--- Supplied text Enclosed Below ---

Reduce GVisor Cold Starts with GPU Snapshotting

(cerebrium.ai)

42 points | by jono_irwin 4 hours ago

7 comments

keynha 1 hour ago

The number that jumped out is 9GB restoring in 2.25s from S3 but 9s from local NVMe. I'd have bet on local, so the inversion is surprising.
mountainriver 3 hours ago

How does this compare to the CRIU work? Or does it use that under the hood?

[-]
- za_mike157 3 hours ago
  
  No we don't use it. CRIU is used for normal checkpoint/restore of Linux processes. Since we run GVisor for container isolation we use their checkpoint/restore support for the sandboxed process state.
  Both approaches still need NVIDIA’s cuda-checkpoint for the GPU side, because CUDA/GPU memory and driver state are not something a normal process checkpointing tool can handle on its own.
eperot 2 hours ago

Wrong headline order, right? Should read "Reduce GPU Cold Starts with gVisor Snapshotting".

[-]
- za_mike157 2 hours ago
  
  haha you are right that the title is a bit strange - should just be "Reduce GPU cold starts with snapshotting"
  I can't read good ;)
gpgn_ 4 hours ago

Interesting work. How does NVIDIA Dynamo Snapshot relate?

[-]
- za_mike157 3 hours ago
  
  There are a lot of similarities.
  They run their snapshot agent as a Kubernetes DaemonSet, whereas our implementation runs as part of the Cerebrium container runtime path. Under the hood, both approaches rely on cuda-checkpoint, since cuda-checkpoint is currently the main primitive NVIDIA exposes for interacting with GPU memory during checkpoint/restore.
  One difference is how KV cache handling is exposed. NVIDIA’s approach appears to automatically handle KV cache allocation/deallocation, whereas today we expose that choice to users (vLLM and SGLang expose primitives to to his). In some cases, users may want to discard the KV cache to reduce checkpoint size and restore time; in others, preserving it may be useful.
  Their DaemonSet approach is also nice because it can be more portable across Kubernetes environments and clouds. Our approach is more deeply integrated into the node/runtime layer, which gives us tighter control over the serverless startup path, but also means it depends on custom node VM images, which not every provider supports equally.

--- End of Enclosed Supplied text ---
--- Data shown Enclosed Below ---

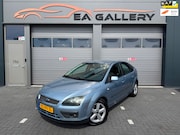 Ford Focus - 2.0-16V Futura Airco NAP APK Cruise 5-deurs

--- End of Enclosed Data shown ---

- **Task brief**
From the GPU snapshotting thread, pull out word for word the stretch from "42 points |" through "under the hood?".

- **Exercise output**
42 points | by jono_irwin 4 hours ago

7 comments

keynha 1 hour ago

The number that jumped out is 9GB restoring in 2.25s from S3 but 9s from local NVMe. I'd have bet on local, so the inversion is surprising.
mountainriver 3 hours ago

How does this compare to the CRIU work? Or does it use that under the hood?